Anyone She Wanted: The Sexual Offense of Debra Lafave
In Judge Hale Stancil's court, no plea would be accepted. In December 2005, he set a court date, but three months later the prosecutor dropped the charges, based on a psychological assessment that indicated there would be damage to the boy should he be forced to testify. In addition, there were ramifications for other children who considered telling on their wayward teachers. If they saw a boy paraded through the court system and the press, they might choose instead to suffer in silence.
Judge Stancil was not pleased. In March, he handed down a six-page decision in which he stated that, while no one of any age looks forward to cross-examination, he did not think the victim would have that much difficulty relating the crime in court. He also decried the lack of victim advocacy in the case and suggested that the psychiatric expert had not made a through study before forming an opinion. As cited in the legal document, Judge Stancil stated that accepting the plea agreement undermined the court's credibility. He added that it "would erode public confidence in our schools...[and] send the message that if enough publicity is generated, and the media's interest continues long enough, and because of that interest the victim does not wish to testify, a defendant can avoid an appropriate sentence." That consequence disturbed him. So, once again, he rejected the deal and ordered a trial to commence in April.

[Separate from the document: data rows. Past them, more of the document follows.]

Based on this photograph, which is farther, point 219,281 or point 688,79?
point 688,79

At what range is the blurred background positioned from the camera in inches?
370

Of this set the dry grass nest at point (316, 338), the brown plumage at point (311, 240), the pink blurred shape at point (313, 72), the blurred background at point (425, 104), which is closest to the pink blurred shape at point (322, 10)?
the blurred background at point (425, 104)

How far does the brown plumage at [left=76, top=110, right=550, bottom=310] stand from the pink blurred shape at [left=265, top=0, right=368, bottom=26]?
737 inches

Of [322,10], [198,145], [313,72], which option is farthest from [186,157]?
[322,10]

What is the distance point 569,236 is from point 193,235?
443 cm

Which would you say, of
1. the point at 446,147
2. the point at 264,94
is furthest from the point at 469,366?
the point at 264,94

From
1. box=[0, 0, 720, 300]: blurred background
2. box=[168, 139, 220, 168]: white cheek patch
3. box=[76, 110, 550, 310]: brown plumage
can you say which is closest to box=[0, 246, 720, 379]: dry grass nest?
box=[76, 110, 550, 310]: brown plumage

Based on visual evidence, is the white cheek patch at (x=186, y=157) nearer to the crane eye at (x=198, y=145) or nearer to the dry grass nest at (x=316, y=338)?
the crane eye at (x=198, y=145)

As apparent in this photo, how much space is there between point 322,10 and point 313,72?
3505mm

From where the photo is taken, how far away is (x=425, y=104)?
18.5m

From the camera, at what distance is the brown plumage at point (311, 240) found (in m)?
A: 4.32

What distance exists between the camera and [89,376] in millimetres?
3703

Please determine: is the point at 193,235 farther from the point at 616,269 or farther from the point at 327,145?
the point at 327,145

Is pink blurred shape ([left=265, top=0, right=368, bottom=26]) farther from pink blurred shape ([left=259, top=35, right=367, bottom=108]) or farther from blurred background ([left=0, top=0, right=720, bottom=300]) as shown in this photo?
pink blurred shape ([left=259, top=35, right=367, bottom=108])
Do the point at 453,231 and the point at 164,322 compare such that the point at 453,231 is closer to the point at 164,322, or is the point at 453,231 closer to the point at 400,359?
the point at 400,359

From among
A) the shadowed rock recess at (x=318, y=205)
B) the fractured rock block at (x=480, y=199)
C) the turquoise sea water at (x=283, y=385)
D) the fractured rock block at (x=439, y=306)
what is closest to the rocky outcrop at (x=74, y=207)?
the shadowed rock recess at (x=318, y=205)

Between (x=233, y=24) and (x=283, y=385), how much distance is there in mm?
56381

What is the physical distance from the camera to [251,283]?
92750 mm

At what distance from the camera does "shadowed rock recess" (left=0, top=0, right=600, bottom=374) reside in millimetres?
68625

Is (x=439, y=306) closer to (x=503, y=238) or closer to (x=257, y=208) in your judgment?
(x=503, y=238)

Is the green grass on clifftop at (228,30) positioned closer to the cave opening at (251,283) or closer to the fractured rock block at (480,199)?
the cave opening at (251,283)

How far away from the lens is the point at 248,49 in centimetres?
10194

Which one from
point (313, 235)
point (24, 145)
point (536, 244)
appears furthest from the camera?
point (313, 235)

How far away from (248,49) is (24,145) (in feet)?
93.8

However, it was the prosecutor who made the final decision. He declined to proceed. In fact, he was dropping the charges in Marion County. It was a surprise, but perfectly legal, and it left Debra Lafave with only the house arrest imposed in Hillsborough. Many people believed that the court should have forced this case to trial, to teach her and other women like her a lesson, but there was no going back now. She'd gotten off with a very light punishment.
By this time, Lafave had come to accept that she'd been influenced by a condition that had caused mental instability. She called a press conference to reiterate this, in effect shucking her responsibility in the matter. By this time, she was also engaged to another man, and he stood by her. She said, "I know that I'm a good woman," and affirmed her newfound Christian faith. She offered no reason as to why she had done what she did and did not show remorse. But it wasn't long before she was ready with an answer. With aspirations herself to become a journalist, she agreed to do an interview with Matt Lauer for Dateline on NBC television, which aired on September 13, 2006. It was time, she thought, to tell her side.